*IHRE AUFGABE*.
Drucken Sie aus dem Text über die deutschen Kabelnetzbetreiber den Abschnitt von „Die Chefs der“ bis „oben halten könnten.“ wortgetreu ab.

Die Chefs der beiden großen deutschen Kabelnetzbetreiber machen bessere Chancen für Firmenzusammenschlüsse in der Branche aus. Bisher standen die EU-Wettbewerbshüter Fusionen sehr skeptisch gegenüber, da sie fürchteten, dass große europäische Telekom-Konzerne die Preise oben halten könnten.

Netflix, Google und Facebook

Doch haben sich die Fronten mittlerweile verschoben: Die wirklich mächtigen Anbieter kommen mittlerweile aus den USA und heißen Netflix, Google und Facebook. "Aus meiner Sicht hat EU-Kommissar Günther Oettinger erkannt, dass Größe für europäische Netzbetreiber wichtig ist", sagt Lutz Schüler, Chef des zweitgrößten Kabelanbieters Unitymedia, zu Reuters. Denn Größe bedeute höhere Investitionen in Netze, und die seien notwendig, damit das digitale Europa Wirklichkeit werde. "Insofern hat sich die Sicht der Kommission auf eine Konsolidierung in der Telekom-Branche in Europa gewandelt."

Ganz ähnlich sieht es Kabel-Deutschland-Chef Manuel Cubero: Es gebe in der EU-Kommission die Tendenz, den europäischen Binnenmarkt auch digital zu vereinigen. "Daher hoffen wir auf eine Regulierung vonseiten der EU, die uns Handlungsfreiheiten gibt, und diese Freiheit werden wir auch nutzen."

Defacto-Übernahmeverbot

Bald könnte sich zeigen, ob die Kabel-Chefs recht haben und die Kommission Übernahmen in der Telekom-Branche wirklich durchwinkt. Die Mutterkonzerne von Kabel Deutschland und Unitymedia, Vodafone und der US-Kabelnetzbetreiber Liberty Global planen derzeit nämlich den Tausch von einzelnen Geschäften. Analysten zufolge könnten die Amerikaner etwa Unitymedia gegen Vodafone-Mobilfunkableger in anderen Ländern tauschen. Cubero und Schüler wollten sich dazu nicht äußern.

*EXTRAHIERTES MATERIAL*.
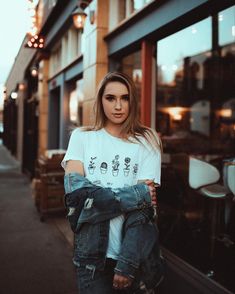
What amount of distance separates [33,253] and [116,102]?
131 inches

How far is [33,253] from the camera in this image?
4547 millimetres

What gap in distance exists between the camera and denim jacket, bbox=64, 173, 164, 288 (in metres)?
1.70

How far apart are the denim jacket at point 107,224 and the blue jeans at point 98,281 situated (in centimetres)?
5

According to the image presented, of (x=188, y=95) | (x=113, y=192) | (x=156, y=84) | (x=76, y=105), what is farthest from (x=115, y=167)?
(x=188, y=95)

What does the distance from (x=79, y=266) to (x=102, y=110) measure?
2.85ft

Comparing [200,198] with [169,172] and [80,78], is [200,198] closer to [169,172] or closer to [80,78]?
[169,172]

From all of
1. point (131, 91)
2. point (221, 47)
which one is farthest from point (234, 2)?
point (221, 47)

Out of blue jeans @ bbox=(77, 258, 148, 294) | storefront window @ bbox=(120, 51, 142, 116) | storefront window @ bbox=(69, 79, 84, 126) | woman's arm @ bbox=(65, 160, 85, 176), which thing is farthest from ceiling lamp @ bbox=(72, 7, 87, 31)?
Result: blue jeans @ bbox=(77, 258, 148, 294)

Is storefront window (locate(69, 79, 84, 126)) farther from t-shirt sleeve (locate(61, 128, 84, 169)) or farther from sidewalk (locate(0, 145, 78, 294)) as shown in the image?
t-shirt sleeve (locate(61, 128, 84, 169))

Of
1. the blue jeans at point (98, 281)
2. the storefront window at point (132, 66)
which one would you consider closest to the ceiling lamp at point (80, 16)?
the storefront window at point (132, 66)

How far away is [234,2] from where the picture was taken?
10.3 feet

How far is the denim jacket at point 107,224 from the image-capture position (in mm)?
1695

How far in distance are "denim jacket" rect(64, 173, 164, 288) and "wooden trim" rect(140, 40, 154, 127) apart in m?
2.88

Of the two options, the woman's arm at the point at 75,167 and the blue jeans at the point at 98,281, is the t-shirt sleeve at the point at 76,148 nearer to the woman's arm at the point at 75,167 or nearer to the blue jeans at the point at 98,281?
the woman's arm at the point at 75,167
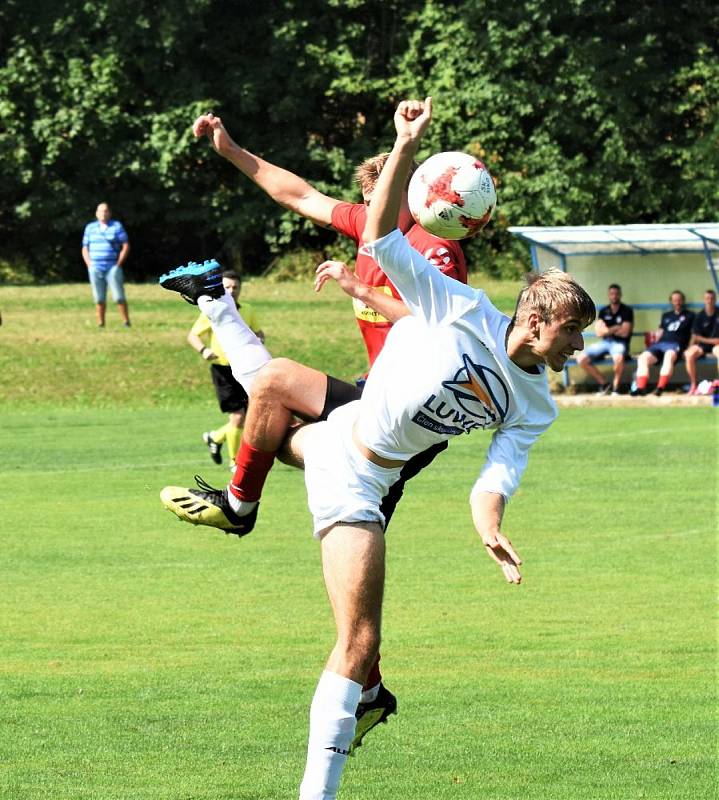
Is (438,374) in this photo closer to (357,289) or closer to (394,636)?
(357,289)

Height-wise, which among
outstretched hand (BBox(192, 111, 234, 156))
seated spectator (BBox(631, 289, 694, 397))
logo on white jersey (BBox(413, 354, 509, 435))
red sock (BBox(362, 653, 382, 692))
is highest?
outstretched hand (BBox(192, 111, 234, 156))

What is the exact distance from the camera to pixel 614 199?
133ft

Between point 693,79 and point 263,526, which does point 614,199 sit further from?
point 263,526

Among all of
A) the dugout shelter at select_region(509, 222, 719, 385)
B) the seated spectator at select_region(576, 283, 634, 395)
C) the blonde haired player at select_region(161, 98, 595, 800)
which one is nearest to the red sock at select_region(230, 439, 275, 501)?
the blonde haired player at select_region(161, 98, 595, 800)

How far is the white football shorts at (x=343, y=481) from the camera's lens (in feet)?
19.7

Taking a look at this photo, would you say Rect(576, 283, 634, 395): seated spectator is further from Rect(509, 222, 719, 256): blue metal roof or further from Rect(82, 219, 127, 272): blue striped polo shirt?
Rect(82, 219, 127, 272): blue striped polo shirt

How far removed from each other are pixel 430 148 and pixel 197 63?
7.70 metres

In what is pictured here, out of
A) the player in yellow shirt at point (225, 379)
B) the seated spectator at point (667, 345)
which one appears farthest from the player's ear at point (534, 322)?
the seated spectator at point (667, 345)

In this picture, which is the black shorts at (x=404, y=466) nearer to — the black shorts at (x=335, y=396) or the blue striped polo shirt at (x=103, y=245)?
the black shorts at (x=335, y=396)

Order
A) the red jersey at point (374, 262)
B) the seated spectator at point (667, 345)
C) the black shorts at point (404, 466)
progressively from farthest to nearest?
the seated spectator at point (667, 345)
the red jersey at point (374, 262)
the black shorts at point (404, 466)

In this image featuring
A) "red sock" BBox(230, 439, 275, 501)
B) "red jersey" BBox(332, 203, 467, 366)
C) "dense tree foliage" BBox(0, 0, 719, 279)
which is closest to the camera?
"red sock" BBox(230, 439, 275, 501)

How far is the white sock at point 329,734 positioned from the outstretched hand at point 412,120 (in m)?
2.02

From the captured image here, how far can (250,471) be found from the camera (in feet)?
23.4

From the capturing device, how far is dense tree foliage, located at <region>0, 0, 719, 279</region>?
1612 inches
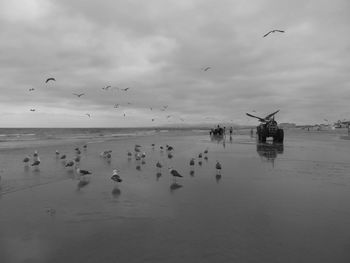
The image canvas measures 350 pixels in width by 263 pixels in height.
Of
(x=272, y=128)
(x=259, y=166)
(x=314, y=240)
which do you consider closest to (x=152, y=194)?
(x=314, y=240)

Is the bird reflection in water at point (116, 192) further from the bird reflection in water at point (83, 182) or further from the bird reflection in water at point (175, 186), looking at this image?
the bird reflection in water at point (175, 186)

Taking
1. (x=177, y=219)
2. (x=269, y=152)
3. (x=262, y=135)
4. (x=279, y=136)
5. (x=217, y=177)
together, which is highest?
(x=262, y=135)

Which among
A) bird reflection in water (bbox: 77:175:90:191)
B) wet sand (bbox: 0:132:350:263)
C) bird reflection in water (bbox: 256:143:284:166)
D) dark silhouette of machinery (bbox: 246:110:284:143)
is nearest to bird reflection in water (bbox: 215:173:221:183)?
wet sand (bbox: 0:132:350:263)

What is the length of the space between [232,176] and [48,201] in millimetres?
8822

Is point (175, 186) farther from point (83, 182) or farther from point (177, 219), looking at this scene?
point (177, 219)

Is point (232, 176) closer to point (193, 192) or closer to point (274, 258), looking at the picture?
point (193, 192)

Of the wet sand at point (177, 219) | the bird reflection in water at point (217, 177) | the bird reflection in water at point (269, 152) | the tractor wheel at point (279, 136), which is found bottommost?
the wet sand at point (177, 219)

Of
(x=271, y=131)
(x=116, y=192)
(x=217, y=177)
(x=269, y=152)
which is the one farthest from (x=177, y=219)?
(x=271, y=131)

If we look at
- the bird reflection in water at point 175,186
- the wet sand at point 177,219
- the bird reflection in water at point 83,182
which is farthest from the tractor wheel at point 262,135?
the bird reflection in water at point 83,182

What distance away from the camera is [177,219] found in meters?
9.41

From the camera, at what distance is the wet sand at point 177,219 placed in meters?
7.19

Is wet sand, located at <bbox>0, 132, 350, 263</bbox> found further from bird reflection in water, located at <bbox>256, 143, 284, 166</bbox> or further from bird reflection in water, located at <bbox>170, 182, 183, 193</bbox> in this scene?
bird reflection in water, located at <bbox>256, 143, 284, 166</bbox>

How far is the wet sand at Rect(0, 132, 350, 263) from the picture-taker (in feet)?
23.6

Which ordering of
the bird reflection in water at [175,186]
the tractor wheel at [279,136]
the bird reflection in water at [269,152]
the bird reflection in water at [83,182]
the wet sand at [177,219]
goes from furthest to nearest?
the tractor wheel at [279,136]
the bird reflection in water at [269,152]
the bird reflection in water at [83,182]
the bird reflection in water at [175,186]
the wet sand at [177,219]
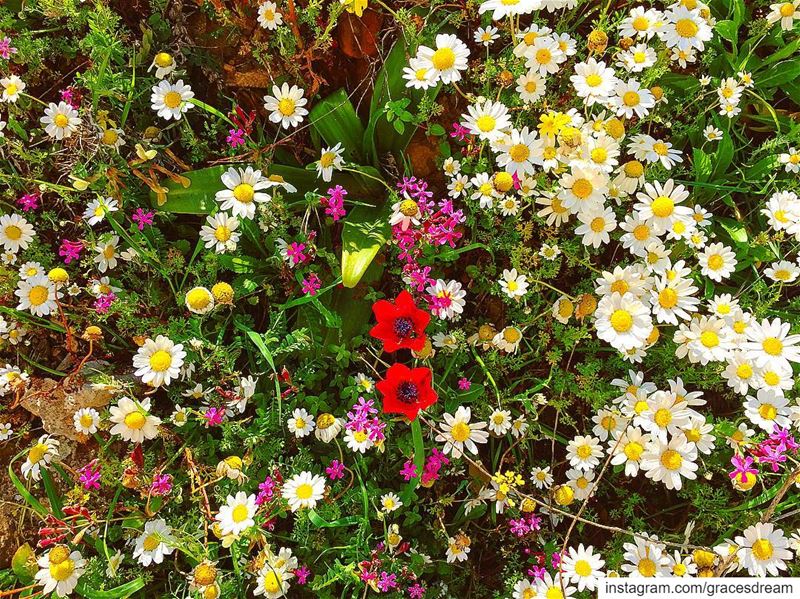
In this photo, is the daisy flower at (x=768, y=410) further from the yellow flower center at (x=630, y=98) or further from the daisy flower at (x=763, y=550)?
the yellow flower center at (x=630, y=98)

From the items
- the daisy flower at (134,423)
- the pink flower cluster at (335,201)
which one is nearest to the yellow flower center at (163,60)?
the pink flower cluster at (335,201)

*ERGEBNIS DER AUFGABE*.
Die Chefs der beiden großen deutschen Kabelnetzbetreiber machen bessere Chancen für Firmenzusammenschlüsse in der Branche aus. Bisher standen die EU-Wettbewerbshüter Fusionen sehr skeptisch gegenüber, da sie fürchteten, dass große europäische Telekom-Konzerne die Preise oben halten könnten.